Gagasan terakhir ini terbukti dengan sendirinya dalam tindakan-tindakan yang ulet dan kreatif yang ditemui di seluruh wilayah yang sekarang secara kolektif menjadi Bangsamoro. Para perempuan pengungsi Maranao dari rumah mereka yang hancur di Marawi, yang mulai menenun untuk mencari nafkah, juga menemukan bahwa menenun membantu mereka menghilangkan suara pemboman yang terus-menerus dan secara psikologis menjadi tidak terluka. Pada tahun 1970-an, perempuan Yakan di Basilan melakukan hal yang sama terhadap suara pemboman dari udara. Mereka juga muncul tanpa cedera, tetapi harus menghadapi kematian besar-besaran.

Pembuat kulintang Iran mulai melebur cangkang kuningan bekas dari senjata berbagai kaliber, meneruskan tradisi instrumen. Nyanyian Tausug ciuman menyanyikan pembantaian Bud Dajo tahun 1906, pendudukan Jepang, pengepungan Zamboanga tahun 2013 dan pengalaman perang lainnya. Tradisi lisan memang mengingatkan kita bahwa ciuman sangsang dinyanyikan sepanjang pembantaian Bud Dajo, dan merupakan salah satu orang terakhir yang binasa.

Jadi apa yang harus dilakukan Museum Bangsamoro sudah jelas sejak awal. Ia harus membuktikan ketahanan melalui ekspresi imajinatif, melalui prasangka selama berabad-abad. Museum ini harus menghormati umat Muslim Filipina yang paling rendah hati – bukan hanya para pemimpin mereka, atau hanya para pelaku proses perdamaian yang berlarut-larut.

Ketika Mujiv Hataman berpikir untuk memulai Museum Bangsamoro ini untuk memberikan tanda baca terakhir pada masa jabatannya sebagai gubernur daerah terakhir Daerah Otonomi Muslim Mindanao (ARMM), hal itu adalah untuk menyelesaikan pembangunan rumah secara berurutan. Entitas politik baru, Bangsamoro, yang dibentuk berdasarkan undang-undang pada tahun 2018 dan diratifikasi pada bulan Januari tahun ini, menerima presentasi berskala museum tentang berbagai dimensi perjuangan untuk menentukan nasib sendiri.

Fokusnya tidak biasa: budaya yang mendasari peperangan dan proses politik untuk bersatu sebagai sekelompok masyarakat Filipina yang kesamaannya adalah Islam, dan kemudian diakui sebagai Bangsamoro, entitas politik.

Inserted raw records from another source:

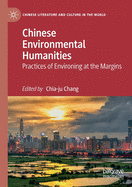 Chinese Environmental Humanities: Practices of Environing at the Margins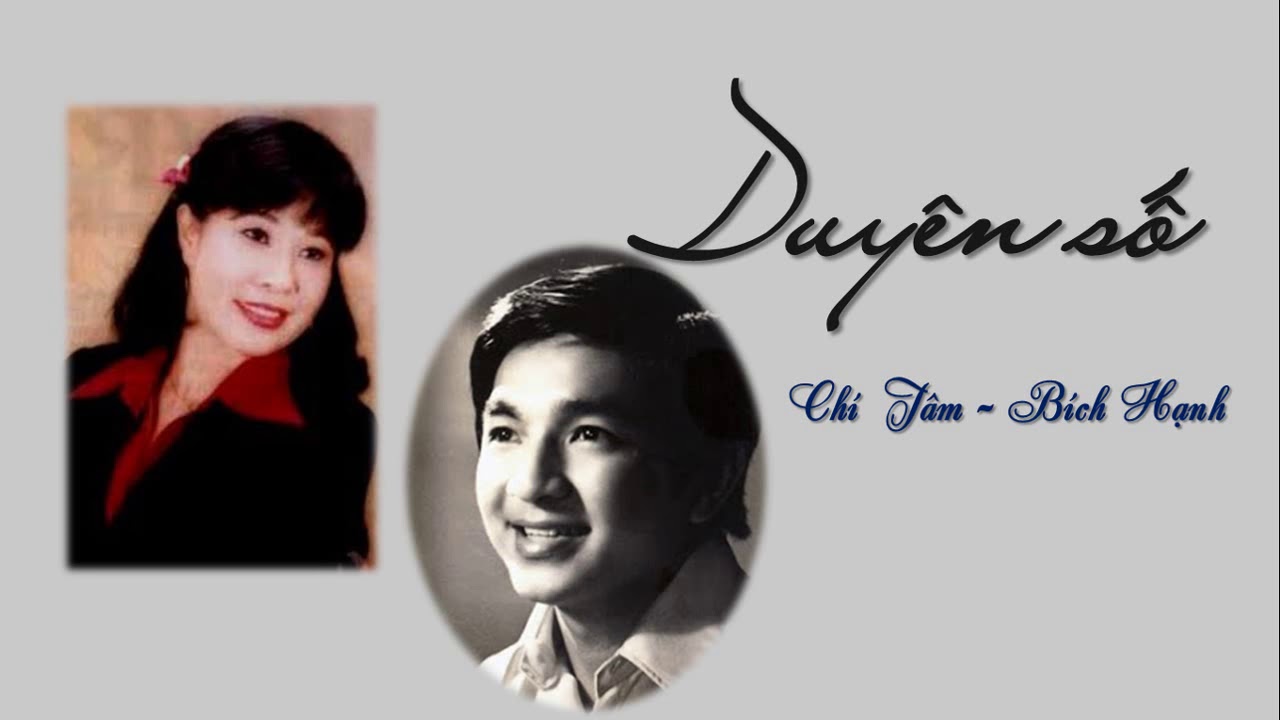 Duyên số - Chí Tâm - Bích Hạnh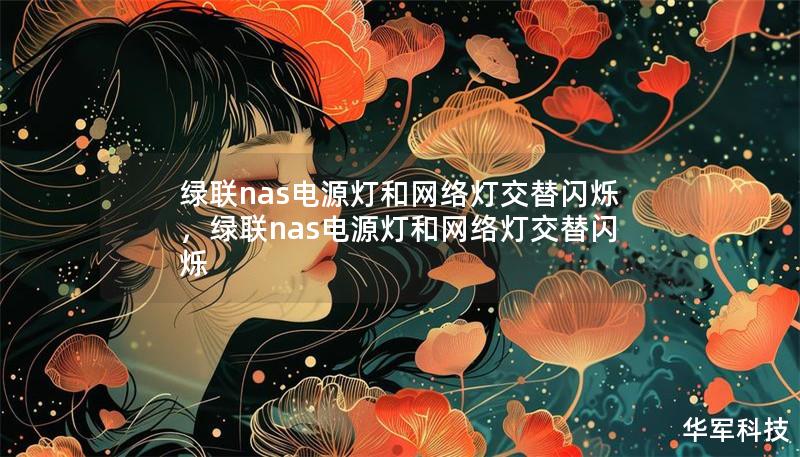 绿联NAS电源灯和网络灯交替闪烁的原因与解决方法        文章大纲        H1: 绿联NAS电源灯和网络灯交替闪烁的原因与解决方法    H2: 什么是绿联NAS？            H3: 绿联NAS的定义与功能        H3: NAS在家庭和办公中的作用        H2: 电源灯和网络灯交替闪烁的常见现象            H3: 电源灯闪烁的意义       ...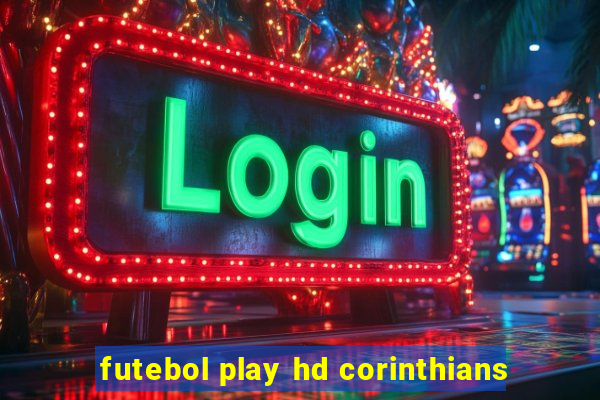 futebol play hd corinthians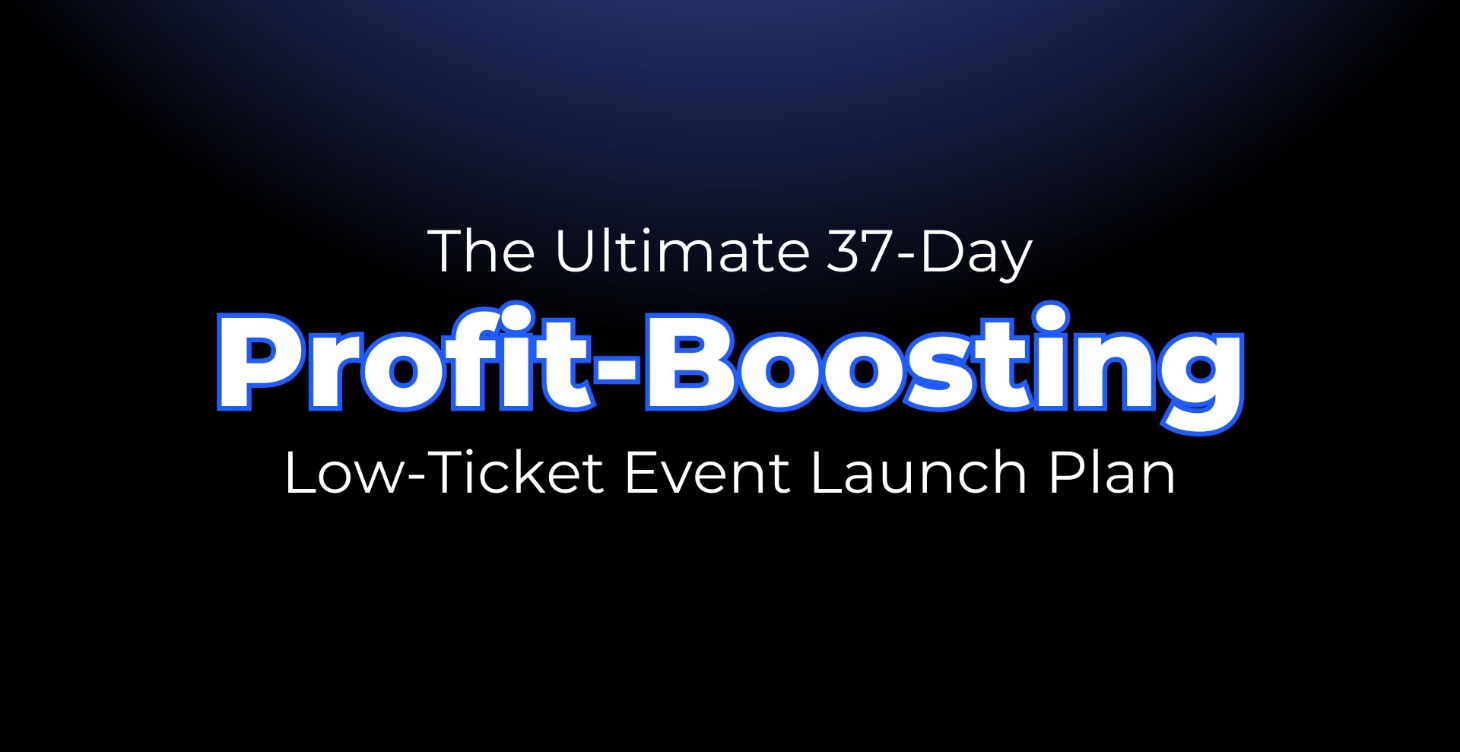 The 37-Day Profit Boosting Event Launch Plan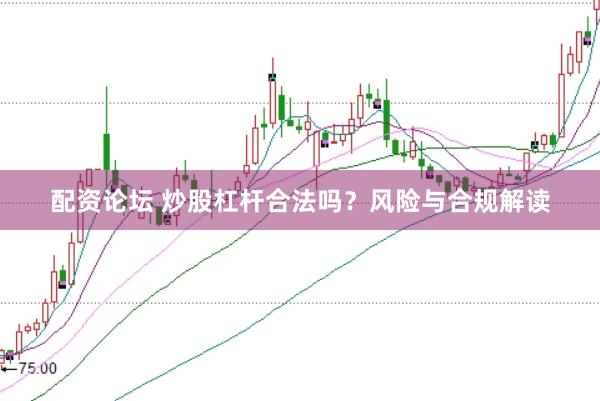 配资论坛 炒股杠杆合法吗?风险与合规解读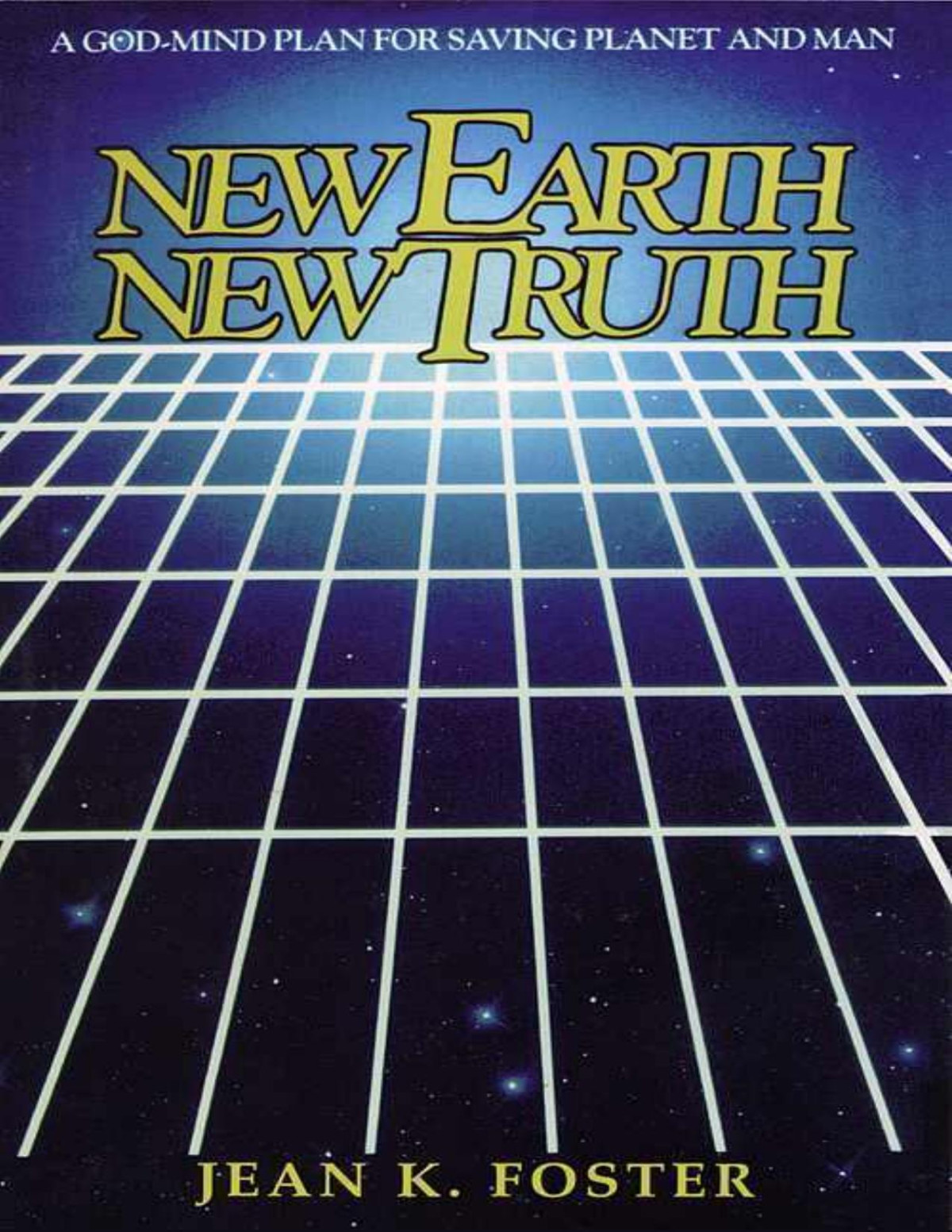 New Earth New Truth Trilogy Of Truth Book 1 Jean K Foster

Maguindanao awang – perahu yang dirancang secara hidrodinamik untuk lahan basah di mana permukaan air berubah setiap hari – adalah salah satu kunci umur panjang gerakan separatis, Front Pembebasan Islam Moro (MILF). Dominasi MILF di kampung halamannya, yang memiliki lahan rawa Liguasan seluas 220.000 hektar, didukung oleh kapal perang berbasis air.

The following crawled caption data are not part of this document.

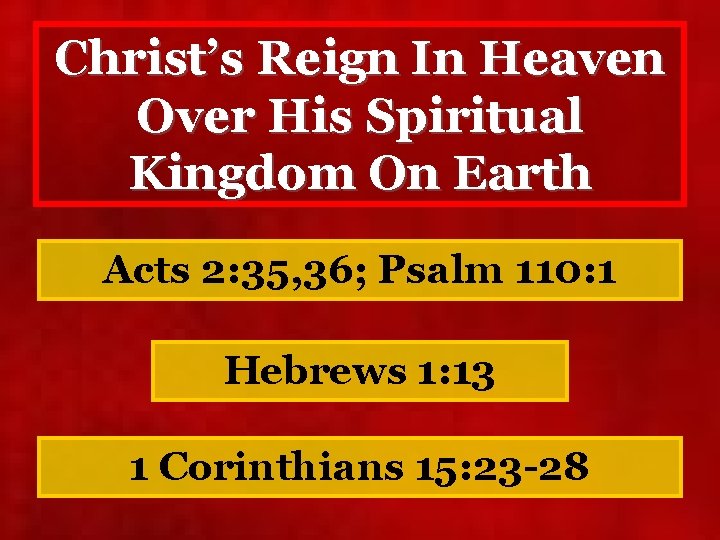Christ’s Reign In Heaven Over His Spiritual Kingdom On Earth Acts 2: 35, 36;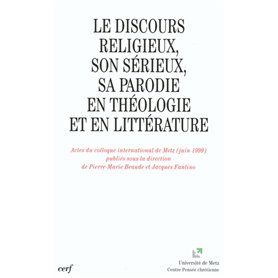 Le Discours religieux, son sérieux, sa parodie en théologie et en littérature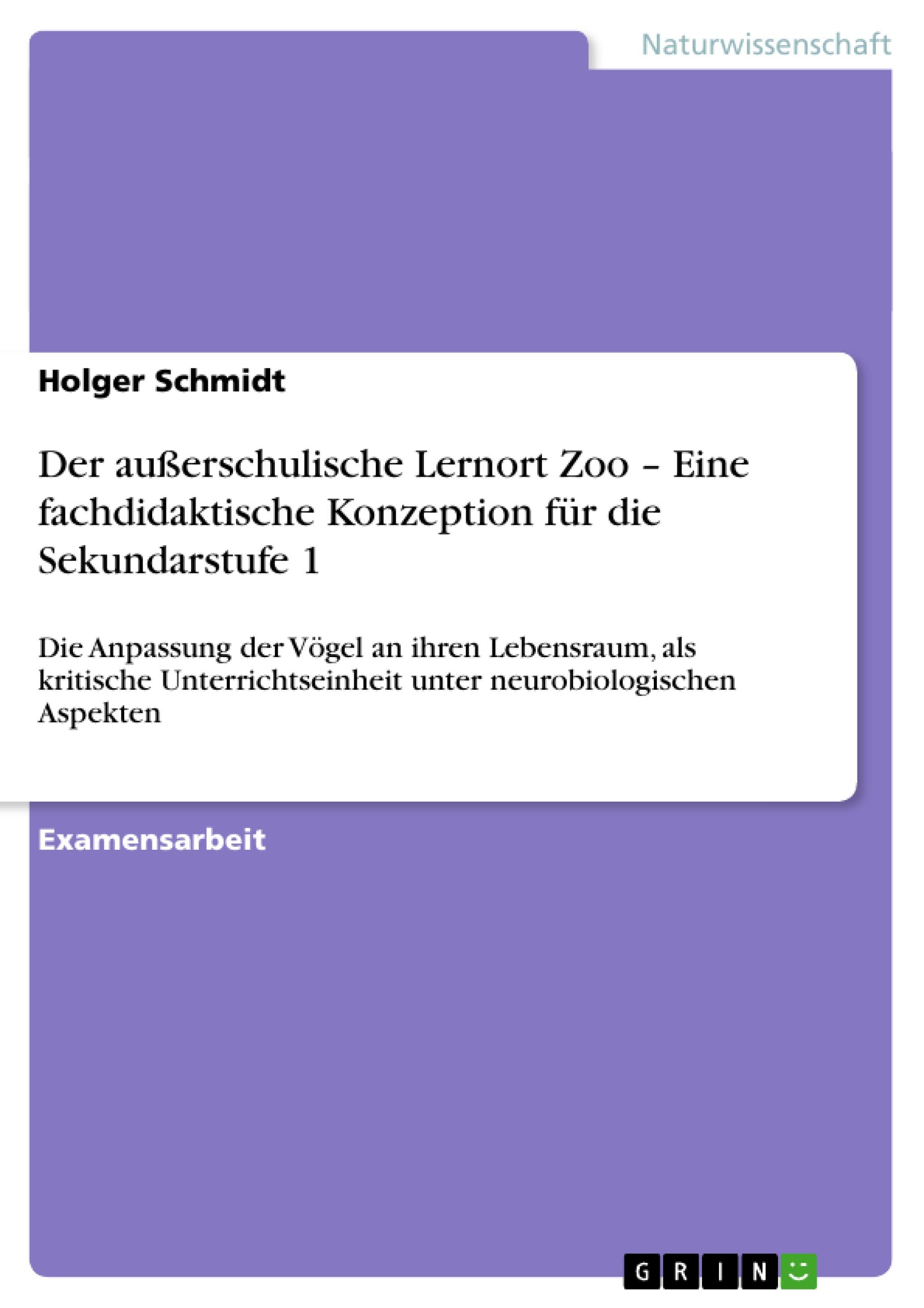 Der außerschulische Lernort Zoo ¿ Eine fachdidaktische Konzeption für die Sekundarstufe 1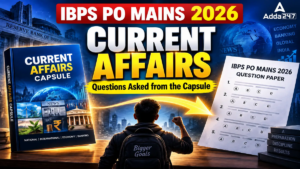 IBPS PO Mains 2026: Current Affairs Questions Asked from the Capsule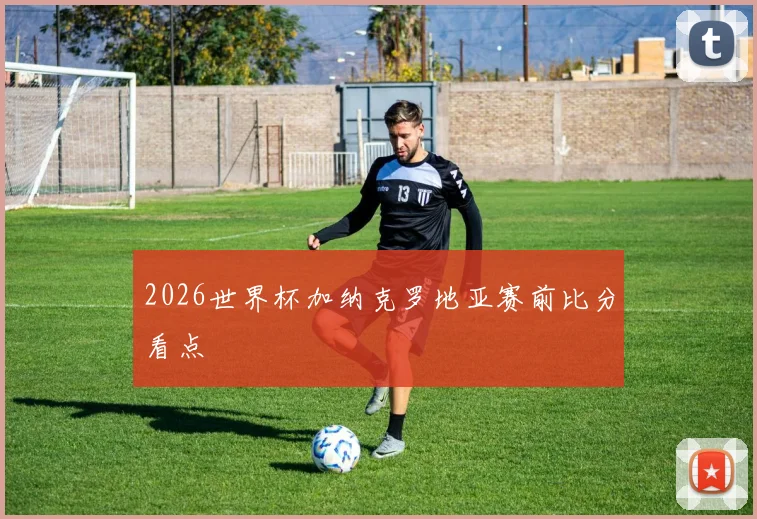 2026世界杯加纳克罗地亚赛前比分看点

Kemampuan maritim dengan perjalanan laut yang panjang di dalam dan di luar Filipina menopang perjuangan bersenjata dan penanaman rasa identitas yang lebih luas dibandingkan desa.

Proses perdamaian antara pemerintah Filipina dan kepemimpinan yang dipimpin MILF berjalan pada tingkat bahasa yang paling khusus. Rincian perjanjian yang dinegosiasikan harus bertumpu pada kemampuan menggunakan bahasa yang berbeda untuk tujuan politik. Hal ini membantu karena umat Islam di Filipina telah lama menikmati literasi dalam bahasa Jawi, tulisan Arab untuk bahasa lokal, dan tradisi lisan yang menghasilkan ucapan yang tepat.

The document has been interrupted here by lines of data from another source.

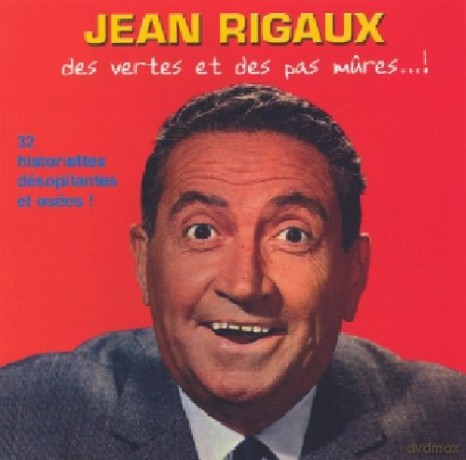 Jean Rigaux: Des Vertes Et Des Pas Mures...! [CD]
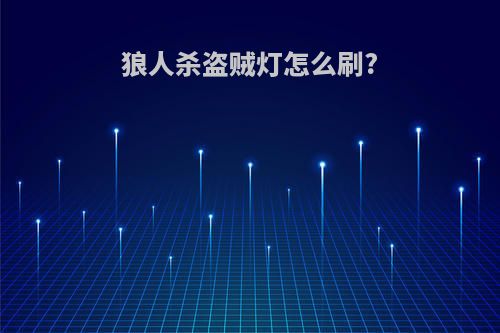 狼人杀盗贼灯怎么刷?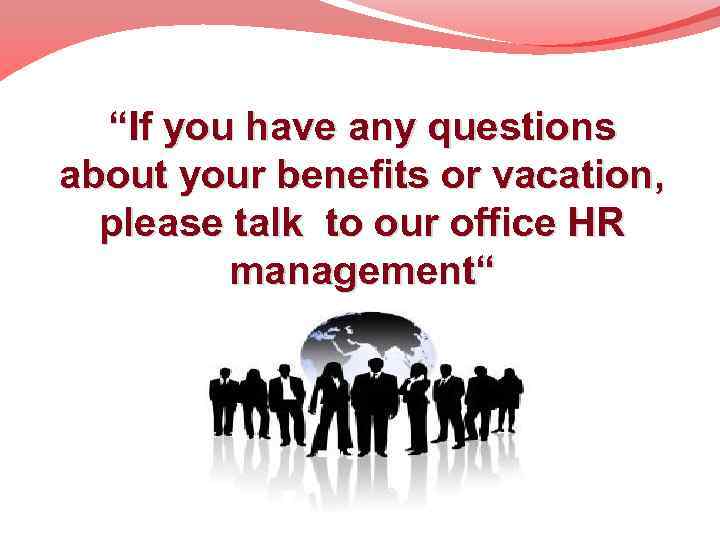 “If you have any questions about your benefits or vacation, please talk to our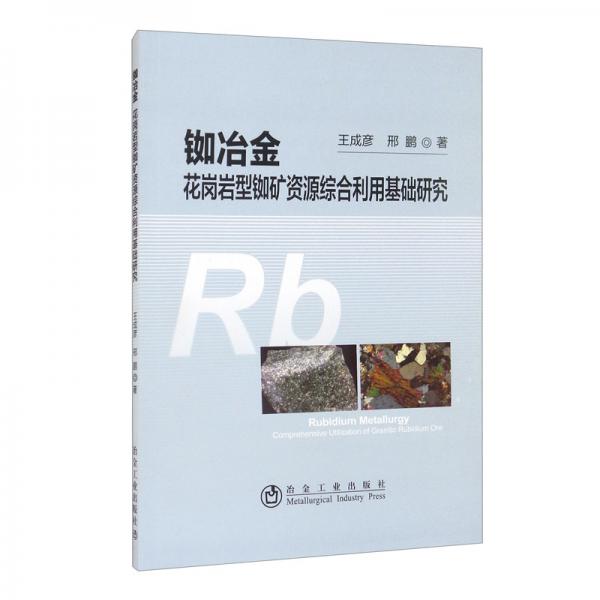 銣冶金：花崗巖型銣礦資源綜合利用基礎(chǔ)研究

Museum Bangsamoro tidak perlu membuat narasi hagiografi untuk menunjukkan ketekunan bersama yang berhasil menciptakan Bangsamoro. Museum ini hanya perlu fokus pada integrasi budaya dan politik dalam kisah kemunculan Bangsamoro. – Rappler.com

Marian Pastor Roces adalah kurator independen dan kritikus institusi. Ia mengkurasi pendirian Museum Bangsamoro dan pameran permanennya, serta banyak museum lainnya selama 40 tahun terakhir.